● Goal
Please reproduce every one of the items below word for word, leaving the pictures out of your answer.

● Image and question items
──────

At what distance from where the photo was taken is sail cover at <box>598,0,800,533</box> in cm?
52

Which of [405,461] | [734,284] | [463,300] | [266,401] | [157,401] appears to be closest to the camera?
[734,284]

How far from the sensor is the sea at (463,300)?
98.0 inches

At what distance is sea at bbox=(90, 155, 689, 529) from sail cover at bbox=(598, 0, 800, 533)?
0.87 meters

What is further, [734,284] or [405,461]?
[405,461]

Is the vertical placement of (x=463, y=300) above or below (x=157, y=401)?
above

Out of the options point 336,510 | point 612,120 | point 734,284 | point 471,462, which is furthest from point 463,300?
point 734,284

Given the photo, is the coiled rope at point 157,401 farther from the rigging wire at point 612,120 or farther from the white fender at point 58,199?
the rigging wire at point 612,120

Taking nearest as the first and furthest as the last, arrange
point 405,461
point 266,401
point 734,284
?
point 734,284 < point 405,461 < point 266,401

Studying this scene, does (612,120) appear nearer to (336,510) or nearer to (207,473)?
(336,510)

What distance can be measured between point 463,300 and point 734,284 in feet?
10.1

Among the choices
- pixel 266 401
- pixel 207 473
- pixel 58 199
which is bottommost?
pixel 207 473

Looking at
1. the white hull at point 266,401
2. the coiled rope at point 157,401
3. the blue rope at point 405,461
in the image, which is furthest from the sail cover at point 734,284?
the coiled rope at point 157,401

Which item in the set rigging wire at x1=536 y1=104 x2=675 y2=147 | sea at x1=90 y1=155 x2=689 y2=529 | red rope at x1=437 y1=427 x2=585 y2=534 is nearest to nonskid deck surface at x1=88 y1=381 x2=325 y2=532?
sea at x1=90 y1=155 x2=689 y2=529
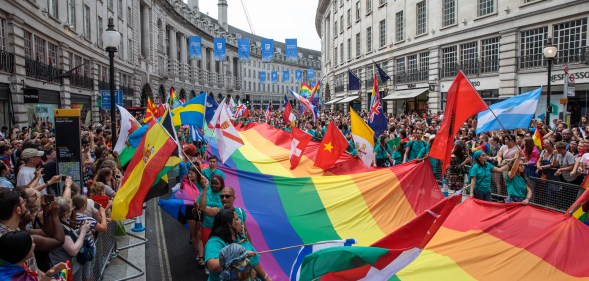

──────

● Output of the exercise
At what distance from where the photo was taken is sail cover at <box>598,0,800,533</box> in cm?
52

Which of [405,461] | [734,284] | [463,300] | [266,401] | [157,401] appears to be closest to the camera?
[734,284]

How far from the sensor is the sea at (463,300)?
98.0 inches

At what distance is sea at bbox=(90, 155, 689, 529) from sail cover at bbox=(598, 0, 800, 533)?
0.87 meters

What is further, [734,284] or [405,461]?
[405,461]

Is the vertical placement of (x=463, y=300) above or below (x=157, y=401)?
above

Out of the options point 336,510 | point 612,120 | point 734,284 | point 471,462, which is furthest from point 463,300?
point 734,284

Given the photo, is the coiled rope at point 157,401 farther from the rigging wire at point 612,120 or farther from the white fender at point 58,199?
the rigging wire at point 612,120

Taking nearest as the first and furthest as the last, arrange
point 405,461
point 266,401
point 734,284
?
point 734,284 < point 405,461 < point 266,401

Studying this scene, does (612,120) appear nearer to (336,510) or nearer to (207,473)?
(336,510)

What distance can be measured between point 463,300 and point 734,284 in feet?
10.1

Among the choices
- pixel 266 401
- pixel 207 473
- pixel 58 199
which is bottommost?
pixel 207 473

Looking at
1. the white hull at point 266,401
2. the coiled rope at point 157,401
3. the blue rope at point 405,461
in the image, which is furthest from the sail cover at point 734,284?
the coiled rope at point 157,401

Which item in the set rigging wire at x1=536 y1=104 x2=675 y2=147 | sea at x1=90 y1=155 x2=689 y2=529 | red rope at x1=437 y1=427 x2=585 y2=534 is nearest to nonskid deck surface at x1=88 y1=381 x2=325 y2=532?
sea at x1=90 y1=155 x2=689 y2=529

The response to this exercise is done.